15 June 2022

Alcoa backs women in engineering with financial, real-world support

2022 Bev Corless winners 2
Curtin University engineering students Vicki Cheah (left) and Mari Conradie (right) both won the 2022 Alcoa Bev Corless Women in Engineering Scholarship.

To celebrate Women in Engineering Day (June 23), Alcoa has announced the latest recipients of its annual women in engineering scholarships, which support female students and help drive greater diversity and equality in the profession.

Vicki Cheah, from Murdoch, and Mari Conradie, from Warnbro, have both been awarded 2022 Alcoa Bev Corless Women in Engineering Scholarships.

Each student will receive $7,500 to put towards their engineering studies at Curtin University as well as the opportunity to get hands-on work experience with Alcoa.

Mari, who is studying a double degree in Mechatronic Engineering and Computer Science, said she was grateful for the financial support from Alcoa as it would help relieve some of her educational expenses.

Vicki, who is studying a double degree in Mechanical Engineering and Finance, said she was honoured to be awarded the scholarship and was hopeful that as well as financial support she could prioritise her professional development.

Kate Leekong, who received the same scholarship for the last two years, now works part-time at the company’s Kwinana Alumina Refinery while she completes her final year of study at Curtin.
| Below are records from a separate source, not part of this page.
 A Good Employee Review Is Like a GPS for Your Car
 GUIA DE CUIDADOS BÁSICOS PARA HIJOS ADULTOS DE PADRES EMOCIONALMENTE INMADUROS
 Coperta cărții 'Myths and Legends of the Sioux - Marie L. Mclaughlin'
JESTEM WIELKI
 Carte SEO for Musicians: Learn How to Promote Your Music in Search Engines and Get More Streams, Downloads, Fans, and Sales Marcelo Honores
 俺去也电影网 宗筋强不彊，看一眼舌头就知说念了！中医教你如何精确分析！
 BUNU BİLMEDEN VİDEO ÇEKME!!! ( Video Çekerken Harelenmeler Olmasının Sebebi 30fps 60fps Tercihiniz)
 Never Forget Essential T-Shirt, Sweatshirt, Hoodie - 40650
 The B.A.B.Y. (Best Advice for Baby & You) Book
She was offered the role after undertaking three-months work at the refinery as part of the scholarship.

Kate said the scholarship had given her invaluable support as well as hands-on experience, opening up other opportunities to develop her career.
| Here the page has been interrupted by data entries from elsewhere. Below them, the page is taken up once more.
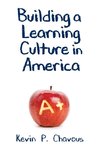 Building a Learning Culture in America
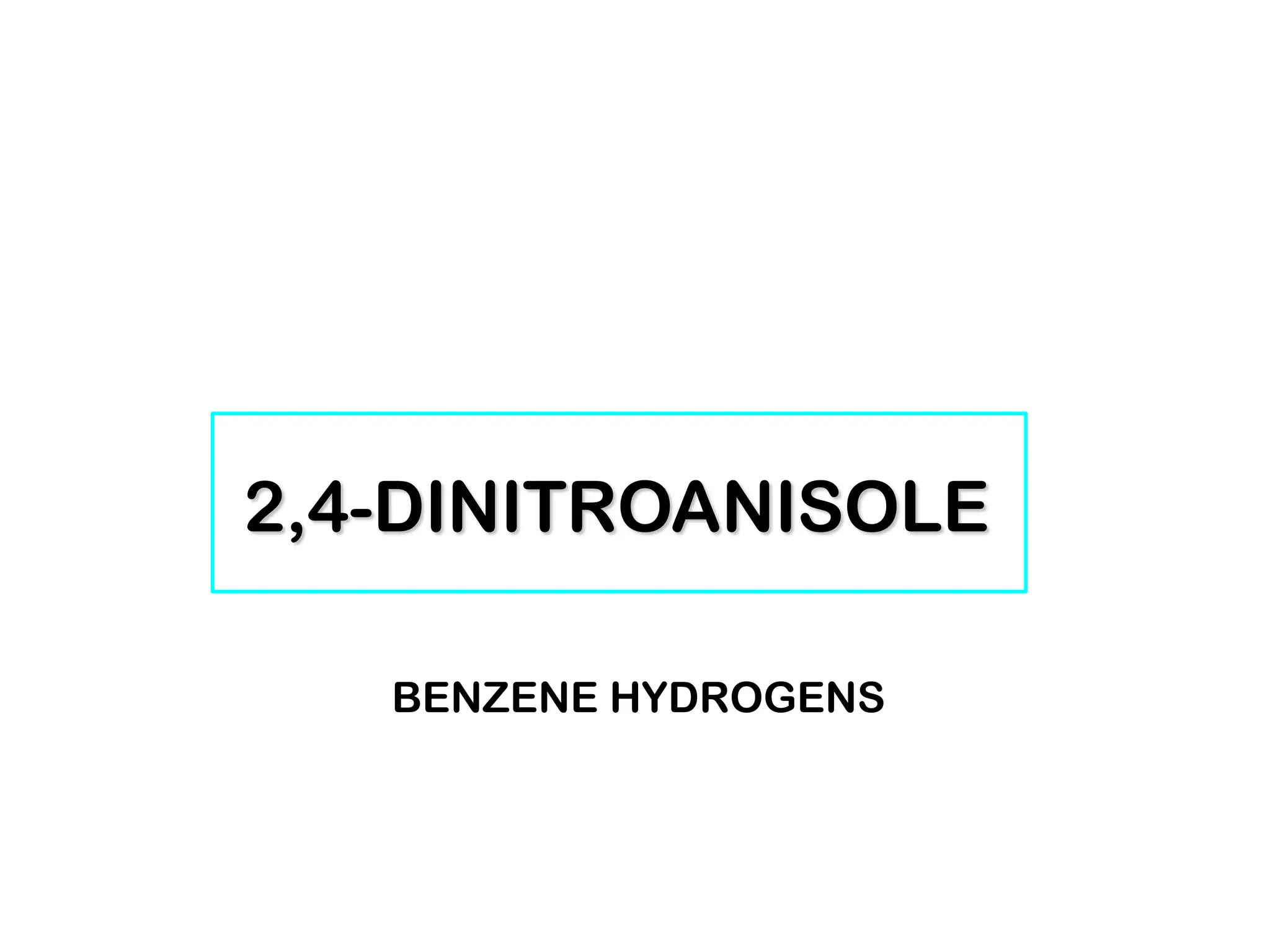 2,4-DINITROANISOLE
BENZENE HYDROGENS
 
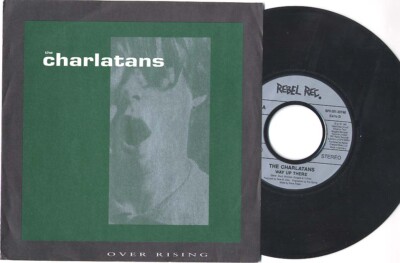 Charlatans Over Rising German 1991 7in Unplayed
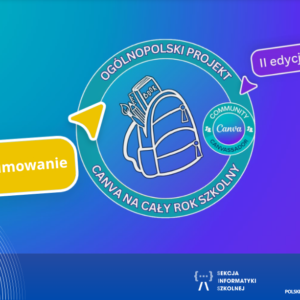 Podsumowanie II edycji projektu „Canva na cały rok szkolny”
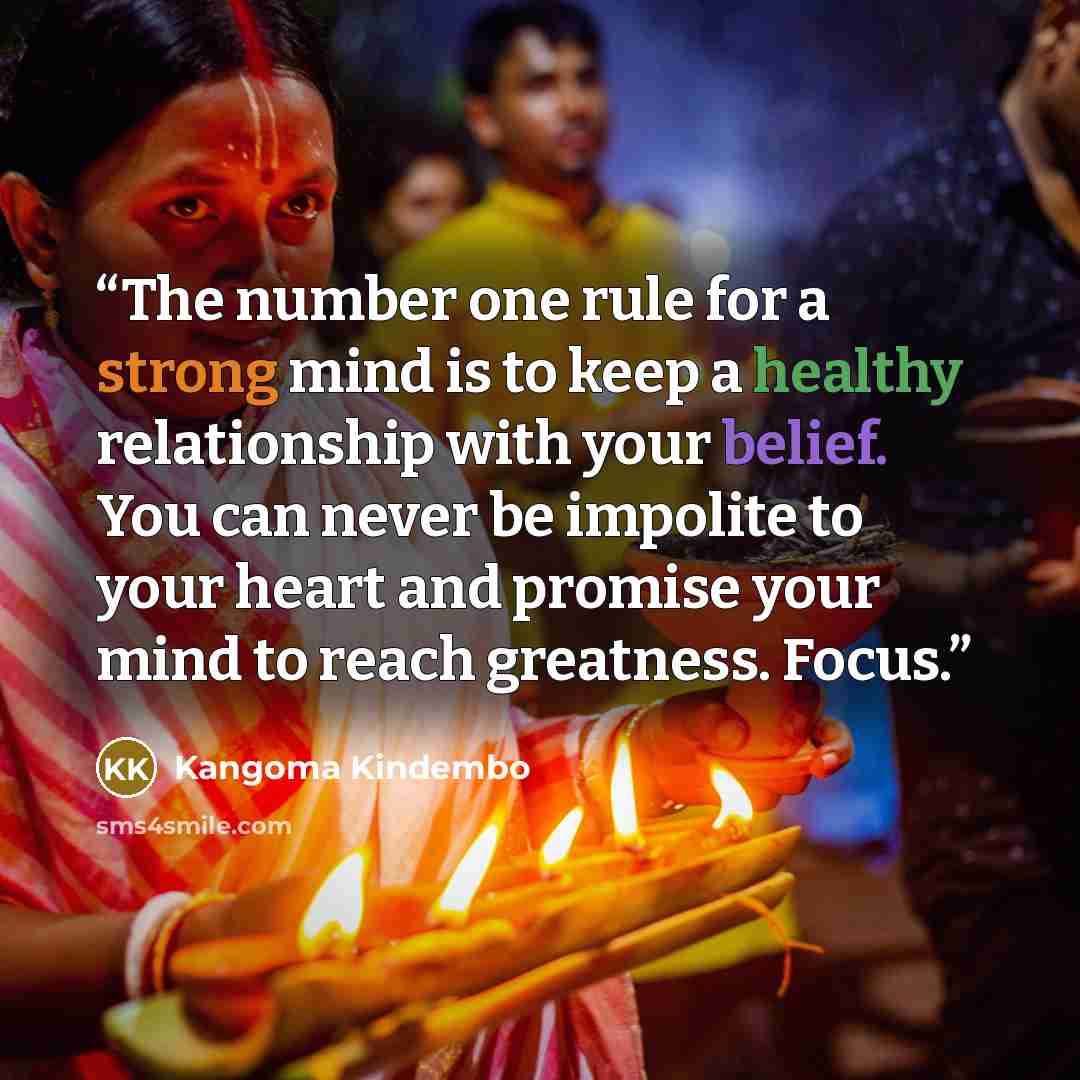“The number one rule for a strong mind is to keep a healthy relationship with your belief. You can never be impolite to your heart and promise your mind to reach greatness. Focus.” quote by Kangoma Kindembo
“My work experience was great,” Kate said. “I had lots of freedom to explore different projects and areas of the refinery and I could use the time to concentrate on areas that I
wanted to pursue.

“Now that I work with Alcoa part-time, it helps me develop my skills for my final year of study as well as life beyond university.”

Alcoa, which operates bauxite mines and alumina refineries in the south west of WA, was the first company to initiate scholarships for women studying engineering at Curtin 16 years
ago – a move that inspired other companies to offer similar opportunities.
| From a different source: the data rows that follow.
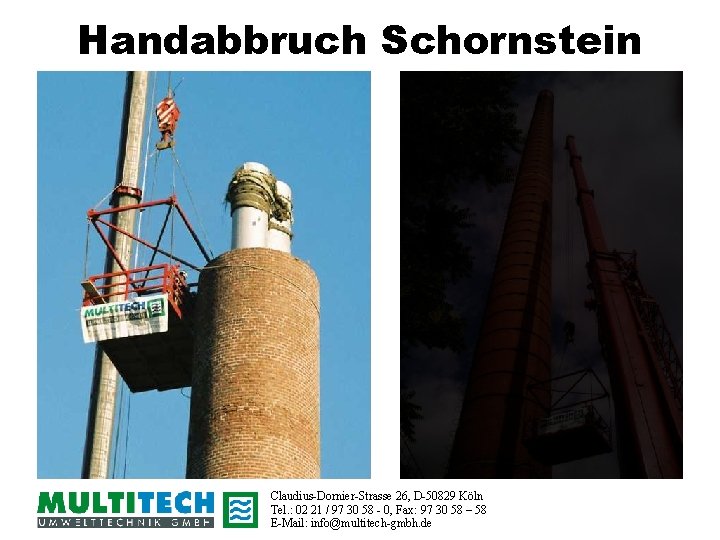 Handabbruch Schornstein Claudius-Dornier-Strasse 26, D-50829 Köln Tel. : 02 21 / 97 30 58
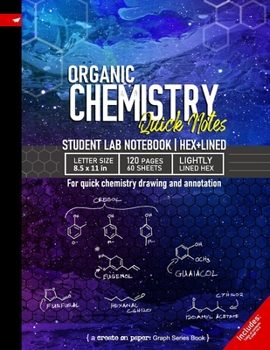 Organic Chemistry Quick Notes: 120 page Student Lab Notebook for quick chemistry drawing and annotation, 8.5x 11in (Letter size), Hexagonal Grid and ... Notebook (Create On Graph Paper Series)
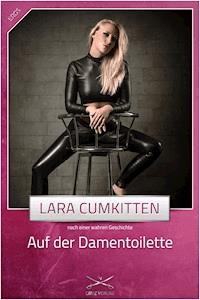 Auf der Damentoilette - Lara CumKitten - E-Book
The scholarship, named in honour of a former Alcoa engineer, aims to encourage and support female university students studying full-time who are enrolled in their second, third,
fourth or fifth year in an engineering degree at Curtin.

Curtin University Director of Student Management Damon Wasserman said Alcoa had a longstanding commitment to building a female engineering workforce.

“The financial and industry experience support provided by Alcoa through the Bev Corless Scholarship helps build a diverse professional body, enables our students to focus on their
studies while also connecting their learning with real world practical experience,” Mr Wasserman said.

Alcoa of Australia Corporate Affairs Manager Suellen Jerrard said the Company was committed to providing a supportive community and workplace that fostered and valued the
strength and opportunity that came from diversity.